During the early 19th century a remarkable structure developed in Britain – the glass cone. The conical building was designed to channel air into the furnace to make the fires burn hotter. It also provided a large work space for the glassmakers. Throughout Dudley and Stourbridge areas there were many cones, but the densest concentration was in Amblecote and Wordsley.
Even after technology advanced and the cones were no longer needed to act as chimneys, the buildings were still used for glassmaking until many eventually fell into disrepair, were demolished or simply collapsed.
Today there are only four cones left standing in Britain and the Red House Glass Cone is the most complete example in Europe – the other three are located in Scotland, Newcastle-upon-Tyne and Sheffield.
The Red House Glass Cone, which is 100ft high, was built around 1790. It was most recently home to Stuart Crystal who produced glass in the Cone until 1936. Production at their factory on the Cone site stopped in 2001 and the factory shop now closed.
The Red House Glass Cone has remained virtually unaltered in its 200 year old history and is now operating as a visitor attraction providing a fascinating insight into the history and tradition of glassmaking.

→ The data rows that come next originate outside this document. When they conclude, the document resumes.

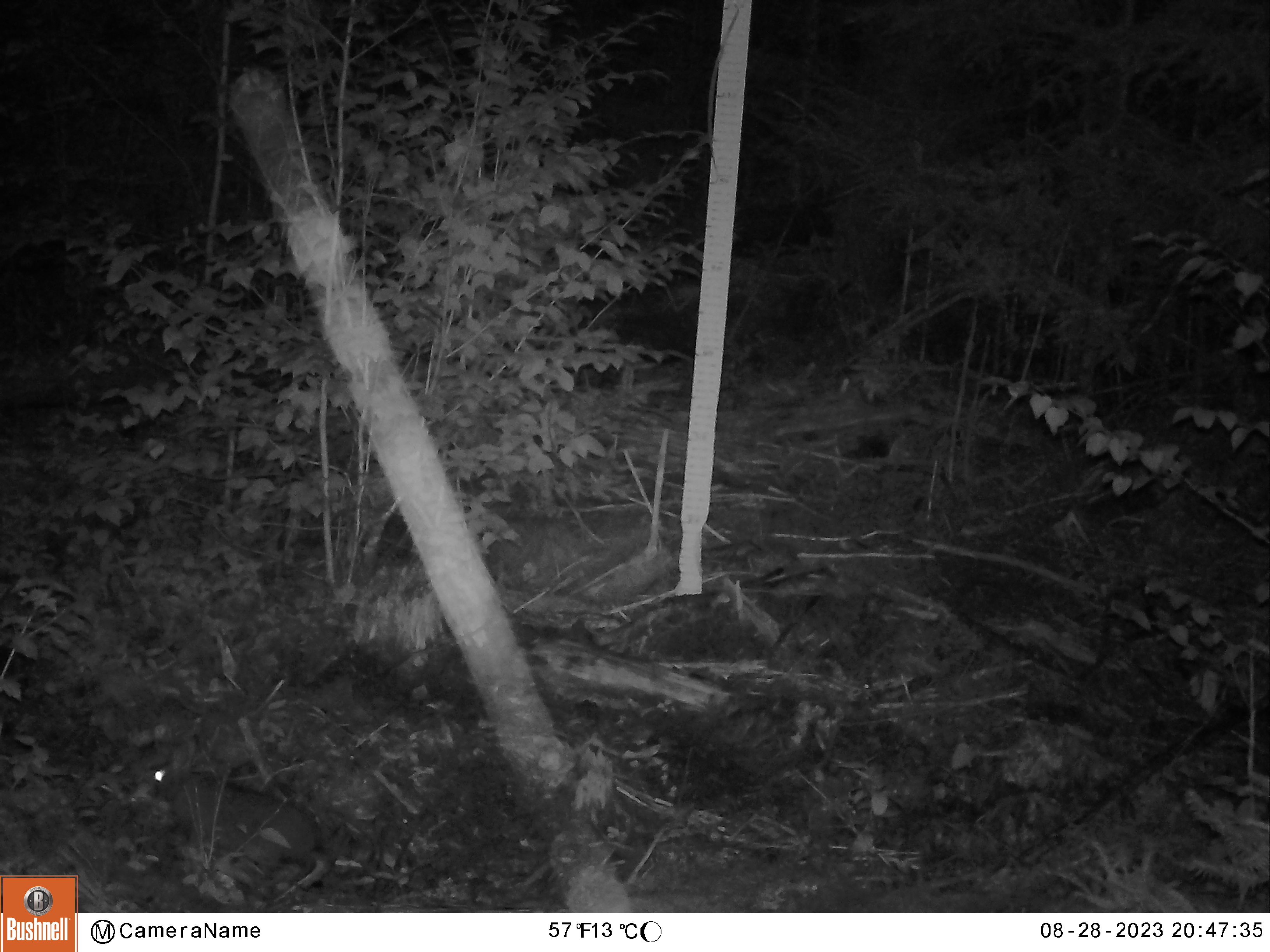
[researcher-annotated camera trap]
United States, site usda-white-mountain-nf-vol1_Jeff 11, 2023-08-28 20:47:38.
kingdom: Animalia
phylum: Chordata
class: Mammalia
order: Lagomorpha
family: Leporidae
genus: Lepus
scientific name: Lepus americanus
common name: snowshoe hare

The self-guided tour around the Cone, visitor centre and canal give visitors a taste of what the site was like at its peak. Standing inside the Cone, and looking up, shows its scale and gives visitors an impression of what it would have been like to work inside this impressive structure. With contemporary glassblowing and cutting on site, as well as studio tenants in all the Cone’s courtyard, the Cone continues to be a site of artistic design, innovation and history.